(ARTICLE)
***

Intervention de Ericka Bareigts

Séance en hémicycle du 4 novembre 2014 à 15h00
Projet de loi de programmation des finances publiques pour les années 2014 à 2019 - projet de loi de finances pour 2015 — Outre-mer

Photo issue du site de l'Assemblée nationale ou de WikipediaEricka Bareigts :

Monsieur le président, madame la ministre, monsieur le rapporteur spécial, messieurs les rapporteurs pour avis de la commission des lois, monsieur le rapporteur pour avis de la commission des affaires économiques, chers collègues, les territoires d’outre-mer font face depuis longtemps à d’importantes difficultés ; elles sont plus graves depuis le début de la crise. Nos territoires sont victimes du chômage de masse et de la pauvreté, dans des proportions plus grandes que dans l’Hexagone. En 2013, la Réunion, avec un taux de chômage de 28,9 %, était ainsi la quinzième région d’Europe la plus touchée par le chômage, derrière les régions les plus pauvres de Grèce, d’Espagne et de Macédoine.

Ces difficultés sont également sociales et sanitaires. Ce sont les territoires de France où les inégalités sont les plus prégnantes : selon l’INSEE, les inégalités dans les DOM étaient plus proches en 2008 de la situation de la France de 1900 que de celle du XXIe siècle. Sur le plan sanitaire, chaque territoire a ses défis propres, mais tous sont plus sérieux les uns que les autres.

C’est très certainement pour ces raisons que le Président de la République a déclaré le 21 août dernier, lors de son passage à la Réunion, que les outre-mer sont une priorité pour la France.

Nous allons voter cet après-midi le budget du ministère des outre-mer. Pour la troisième année consécutive, il sera en progression. C’est une nécessité dans le contexte que je viens de décrire. La modestie de cette progression ne doit pas masquer l’effort fait par le Gouvernement pour les territoires ultramarins depuis plusieurs années.

***

(DONNÉES FOURNIES)
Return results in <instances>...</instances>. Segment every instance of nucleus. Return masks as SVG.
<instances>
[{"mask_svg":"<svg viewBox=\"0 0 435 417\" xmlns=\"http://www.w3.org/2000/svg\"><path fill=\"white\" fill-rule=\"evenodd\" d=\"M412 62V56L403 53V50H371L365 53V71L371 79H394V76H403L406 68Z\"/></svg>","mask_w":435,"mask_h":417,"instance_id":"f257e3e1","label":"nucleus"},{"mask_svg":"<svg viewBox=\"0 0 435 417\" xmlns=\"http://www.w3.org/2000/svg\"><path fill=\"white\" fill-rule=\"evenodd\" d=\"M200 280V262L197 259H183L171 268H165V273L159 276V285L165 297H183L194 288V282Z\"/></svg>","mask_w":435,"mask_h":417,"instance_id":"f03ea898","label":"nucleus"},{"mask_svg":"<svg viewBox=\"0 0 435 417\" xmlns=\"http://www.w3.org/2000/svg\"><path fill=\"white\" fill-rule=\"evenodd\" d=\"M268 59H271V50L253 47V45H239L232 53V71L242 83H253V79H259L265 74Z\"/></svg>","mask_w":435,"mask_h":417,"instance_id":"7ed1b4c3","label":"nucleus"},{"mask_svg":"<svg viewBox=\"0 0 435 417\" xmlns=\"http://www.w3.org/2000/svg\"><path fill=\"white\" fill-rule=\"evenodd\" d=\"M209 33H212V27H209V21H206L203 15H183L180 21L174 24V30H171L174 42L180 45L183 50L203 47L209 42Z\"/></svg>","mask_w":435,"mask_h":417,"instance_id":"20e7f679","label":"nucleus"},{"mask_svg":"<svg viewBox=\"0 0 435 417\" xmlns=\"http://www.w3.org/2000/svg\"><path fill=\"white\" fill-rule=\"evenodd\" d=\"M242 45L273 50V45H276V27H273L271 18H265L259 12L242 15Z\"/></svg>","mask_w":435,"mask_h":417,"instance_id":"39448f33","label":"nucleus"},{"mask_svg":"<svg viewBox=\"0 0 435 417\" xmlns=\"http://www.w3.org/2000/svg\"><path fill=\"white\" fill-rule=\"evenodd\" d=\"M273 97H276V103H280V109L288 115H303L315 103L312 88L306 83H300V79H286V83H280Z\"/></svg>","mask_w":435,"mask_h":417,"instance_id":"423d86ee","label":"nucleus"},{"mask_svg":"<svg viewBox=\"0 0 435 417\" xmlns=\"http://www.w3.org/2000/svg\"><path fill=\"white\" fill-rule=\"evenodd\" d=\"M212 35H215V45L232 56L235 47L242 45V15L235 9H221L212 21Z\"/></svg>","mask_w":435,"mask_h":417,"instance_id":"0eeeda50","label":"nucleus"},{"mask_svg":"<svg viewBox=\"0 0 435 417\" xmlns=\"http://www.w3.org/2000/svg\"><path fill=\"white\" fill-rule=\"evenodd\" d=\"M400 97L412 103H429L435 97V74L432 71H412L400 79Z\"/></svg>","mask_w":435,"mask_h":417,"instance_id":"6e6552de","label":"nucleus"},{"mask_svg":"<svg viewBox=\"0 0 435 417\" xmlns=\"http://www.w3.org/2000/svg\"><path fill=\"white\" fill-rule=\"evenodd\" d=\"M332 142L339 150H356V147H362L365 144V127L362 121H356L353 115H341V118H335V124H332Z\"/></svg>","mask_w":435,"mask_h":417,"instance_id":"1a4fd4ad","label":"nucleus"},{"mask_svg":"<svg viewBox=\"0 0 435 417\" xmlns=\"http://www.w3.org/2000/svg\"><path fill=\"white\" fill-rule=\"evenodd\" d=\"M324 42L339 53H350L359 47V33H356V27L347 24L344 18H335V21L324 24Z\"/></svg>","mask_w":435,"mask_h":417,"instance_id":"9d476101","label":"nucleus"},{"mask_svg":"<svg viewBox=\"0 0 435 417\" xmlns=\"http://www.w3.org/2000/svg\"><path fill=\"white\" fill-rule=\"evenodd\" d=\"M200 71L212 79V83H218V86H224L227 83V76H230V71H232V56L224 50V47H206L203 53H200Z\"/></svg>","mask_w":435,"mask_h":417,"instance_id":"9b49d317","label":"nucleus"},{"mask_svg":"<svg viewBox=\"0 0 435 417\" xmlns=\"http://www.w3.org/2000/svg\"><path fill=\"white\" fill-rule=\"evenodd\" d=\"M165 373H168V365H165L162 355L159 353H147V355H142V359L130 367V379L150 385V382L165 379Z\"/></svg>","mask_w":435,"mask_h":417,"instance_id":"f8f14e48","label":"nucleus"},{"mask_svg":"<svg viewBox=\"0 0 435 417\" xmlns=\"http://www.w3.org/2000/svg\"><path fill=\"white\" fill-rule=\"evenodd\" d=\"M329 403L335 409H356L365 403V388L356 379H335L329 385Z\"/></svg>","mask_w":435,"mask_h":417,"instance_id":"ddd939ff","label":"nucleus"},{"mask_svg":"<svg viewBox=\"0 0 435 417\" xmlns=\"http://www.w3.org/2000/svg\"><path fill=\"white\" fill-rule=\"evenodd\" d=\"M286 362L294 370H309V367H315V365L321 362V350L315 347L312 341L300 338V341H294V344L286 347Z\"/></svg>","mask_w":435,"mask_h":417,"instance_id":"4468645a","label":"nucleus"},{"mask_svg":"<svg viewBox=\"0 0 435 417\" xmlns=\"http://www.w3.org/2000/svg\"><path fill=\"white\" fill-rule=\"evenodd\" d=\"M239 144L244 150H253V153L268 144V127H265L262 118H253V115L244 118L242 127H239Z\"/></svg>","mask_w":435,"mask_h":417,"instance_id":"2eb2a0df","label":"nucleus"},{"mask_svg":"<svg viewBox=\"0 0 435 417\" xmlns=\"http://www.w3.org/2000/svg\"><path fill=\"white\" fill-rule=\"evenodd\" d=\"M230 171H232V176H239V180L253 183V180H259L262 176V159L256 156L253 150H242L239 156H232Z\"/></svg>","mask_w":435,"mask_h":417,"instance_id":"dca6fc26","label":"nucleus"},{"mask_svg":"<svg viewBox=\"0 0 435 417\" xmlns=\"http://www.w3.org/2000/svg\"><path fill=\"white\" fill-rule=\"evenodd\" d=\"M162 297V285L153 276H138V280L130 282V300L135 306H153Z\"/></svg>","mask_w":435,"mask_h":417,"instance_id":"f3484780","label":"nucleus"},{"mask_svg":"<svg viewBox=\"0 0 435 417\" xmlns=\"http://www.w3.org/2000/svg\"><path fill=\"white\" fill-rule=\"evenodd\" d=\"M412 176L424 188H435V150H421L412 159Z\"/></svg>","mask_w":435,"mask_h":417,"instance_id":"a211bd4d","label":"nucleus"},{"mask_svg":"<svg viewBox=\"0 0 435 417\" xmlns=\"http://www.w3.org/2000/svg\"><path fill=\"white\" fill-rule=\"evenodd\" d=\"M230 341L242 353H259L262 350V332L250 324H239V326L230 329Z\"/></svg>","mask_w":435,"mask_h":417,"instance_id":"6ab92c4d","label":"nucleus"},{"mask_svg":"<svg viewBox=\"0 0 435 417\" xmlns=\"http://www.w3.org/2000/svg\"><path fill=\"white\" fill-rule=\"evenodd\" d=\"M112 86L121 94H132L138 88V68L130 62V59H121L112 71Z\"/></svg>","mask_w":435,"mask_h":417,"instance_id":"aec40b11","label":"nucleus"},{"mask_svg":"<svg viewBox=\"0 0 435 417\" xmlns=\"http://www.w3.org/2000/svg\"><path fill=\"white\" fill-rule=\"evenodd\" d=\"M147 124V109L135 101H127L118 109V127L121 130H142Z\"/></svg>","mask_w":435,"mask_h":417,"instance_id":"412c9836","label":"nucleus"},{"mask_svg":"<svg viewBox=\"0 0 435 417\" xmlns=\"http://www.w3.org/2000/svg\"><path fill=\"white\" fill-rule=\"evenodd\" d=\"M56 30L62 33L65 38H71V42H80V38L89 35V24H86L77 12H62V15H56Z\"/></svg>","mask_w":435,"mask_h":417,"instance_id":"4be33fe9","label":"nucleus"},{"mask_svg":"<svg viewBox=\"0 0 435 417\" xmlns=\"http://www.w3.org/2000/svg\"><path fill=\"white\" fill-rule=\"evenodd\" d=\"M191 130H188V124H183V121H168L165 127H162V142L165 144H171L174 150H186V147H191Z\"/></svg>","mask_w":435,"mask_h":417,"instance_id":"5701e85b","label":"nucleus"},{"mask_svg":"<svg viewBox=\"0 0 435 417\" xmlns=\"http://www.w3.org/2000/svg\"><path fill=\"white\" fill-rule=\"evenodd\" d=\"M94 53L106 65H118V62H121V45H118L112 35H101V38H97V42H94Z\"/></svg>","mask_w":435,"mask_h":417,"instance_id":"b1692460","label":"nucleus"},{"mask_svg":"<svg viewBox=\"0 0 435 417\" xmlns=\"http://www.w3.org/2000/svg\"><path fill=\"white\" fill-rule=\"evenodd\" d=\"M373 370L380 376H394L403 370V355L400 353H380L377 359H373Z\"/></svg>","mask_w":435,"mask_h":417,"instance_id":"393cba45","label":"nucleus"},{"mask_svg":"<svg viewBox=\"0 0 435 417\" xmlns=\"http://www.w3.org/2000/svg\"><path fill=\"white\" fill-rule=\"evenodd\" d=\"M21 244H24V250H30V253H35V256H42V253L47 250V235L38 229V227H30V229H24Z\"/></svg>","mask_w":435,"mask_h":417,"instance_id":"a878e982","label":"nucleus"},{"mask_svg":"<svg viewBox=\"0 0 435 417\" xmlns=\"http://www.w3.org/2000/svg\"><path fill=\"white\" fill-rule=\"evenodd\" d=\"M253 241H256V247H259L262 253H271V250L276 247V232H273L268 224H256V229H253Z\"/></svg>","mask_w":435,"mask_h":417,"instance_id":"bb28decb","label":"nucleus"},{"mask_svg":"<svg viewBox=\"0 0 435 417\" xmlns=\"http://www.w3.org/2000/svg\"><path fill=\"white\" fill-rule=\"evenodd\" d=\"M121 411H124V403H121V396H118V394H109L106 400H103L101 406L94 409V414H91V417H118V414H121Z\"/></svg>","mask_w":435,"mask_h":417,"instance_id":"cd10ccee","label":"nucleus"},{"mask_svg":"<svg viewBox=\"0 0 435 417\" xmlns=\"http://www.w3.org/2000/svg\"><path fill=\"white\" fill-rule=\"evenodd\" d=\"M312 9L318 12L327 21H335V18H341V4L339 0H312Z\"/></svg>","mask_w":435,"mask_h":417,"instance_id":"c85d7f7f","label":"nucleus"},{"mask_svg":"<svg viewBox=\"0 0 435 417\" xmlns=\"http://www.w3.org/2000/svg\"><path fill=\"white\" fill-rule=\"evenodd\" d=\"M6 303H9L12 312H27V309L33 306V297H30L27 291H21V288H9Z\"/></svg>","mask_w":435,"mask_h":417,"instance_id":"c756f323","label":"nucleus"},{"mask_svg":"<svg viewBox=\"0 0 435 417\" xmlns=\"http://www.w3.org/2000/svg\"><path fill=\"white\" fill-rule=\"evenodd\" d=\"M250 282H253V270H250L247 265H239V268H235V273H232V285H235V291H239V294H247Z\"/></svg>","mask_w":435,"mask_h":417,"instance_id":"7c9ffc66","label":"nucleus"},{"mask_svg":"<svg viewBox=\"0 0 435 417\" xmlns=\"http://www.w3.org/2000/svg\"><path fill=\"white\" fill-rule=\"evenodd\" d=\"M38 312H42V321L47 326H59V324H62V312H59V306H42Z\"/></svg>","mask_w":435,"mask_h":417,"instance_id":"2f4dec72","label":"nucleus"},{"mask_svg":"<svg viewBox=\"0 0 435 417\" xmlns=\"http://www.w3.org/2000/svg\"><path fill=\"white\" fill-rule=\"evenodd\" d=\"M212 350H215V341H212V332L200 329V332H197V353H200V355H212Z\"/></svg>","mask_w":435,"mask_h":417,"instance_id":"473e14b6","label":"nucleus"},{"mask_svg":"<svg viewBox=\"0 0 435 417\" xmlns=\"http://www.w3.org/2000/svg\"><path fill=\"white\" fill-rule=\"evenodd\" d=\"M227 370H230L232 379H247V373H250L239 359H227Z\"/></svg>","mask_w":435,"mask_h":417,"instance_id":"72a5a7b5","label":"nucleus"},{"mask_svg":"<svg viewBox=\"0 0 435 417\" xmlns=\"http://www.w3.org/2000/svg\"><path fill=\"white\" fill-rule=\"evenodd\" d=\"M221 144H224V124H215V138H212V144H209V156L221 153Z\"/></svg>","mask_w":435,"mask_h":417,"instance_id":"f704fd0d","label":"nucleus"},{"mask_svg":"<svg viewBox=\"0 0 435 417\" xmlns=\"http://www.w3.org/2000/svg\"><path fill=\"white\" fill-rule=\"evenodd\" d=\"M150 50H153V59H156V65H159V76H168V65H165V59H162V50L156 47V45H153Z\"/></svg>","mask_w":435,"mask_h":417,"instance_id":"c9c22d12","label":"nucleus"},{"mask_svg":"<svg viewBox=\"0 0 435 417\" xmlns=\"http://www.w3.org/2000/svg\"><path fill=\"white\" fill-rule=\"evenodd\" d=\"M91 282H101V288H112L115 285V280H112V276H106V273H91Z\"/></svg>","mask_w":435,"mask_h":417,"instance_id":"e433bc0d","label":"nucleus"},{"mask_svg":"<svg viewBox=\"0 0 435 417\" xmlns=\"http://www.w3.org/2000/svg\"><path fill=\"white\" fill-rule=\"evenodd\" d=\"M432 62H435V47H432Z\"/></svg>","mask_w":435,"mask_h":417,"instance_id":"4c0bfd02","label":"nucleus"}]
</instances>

***

(CONSIGNE) Citez l'intervention en commençant aux mots « Monsieur le président, madame » et en vous arrêtant après les mots « et de Macédoine. ».

(TRAVAIL RÉALISÉ)
Monsieur le président, madame la ministre, monsieur le rapporteur spécial, messieurs les rapporteurs pour avis de la commission des lois, monsieur le rapporteur pour avis de la commission des affaires économiques, chers collègues, les territoires d’outre-mer font face depuis longtemps à d’importantes difficultés ; elles sont plus graves depuis le début de la crise. Nos territoires sont victimes du chômage de masse et de la pauvreté, dans des proportions plus grandes que dans l’Hexagone. En 2013, la Réunion, avec un taux de chômage de 28,9 %, était ainsi la quinzième région d’Europe la plus touchée par le chômage, derrière les régions les plus pauvres de Grèce, d’Espagne et de Macédoine.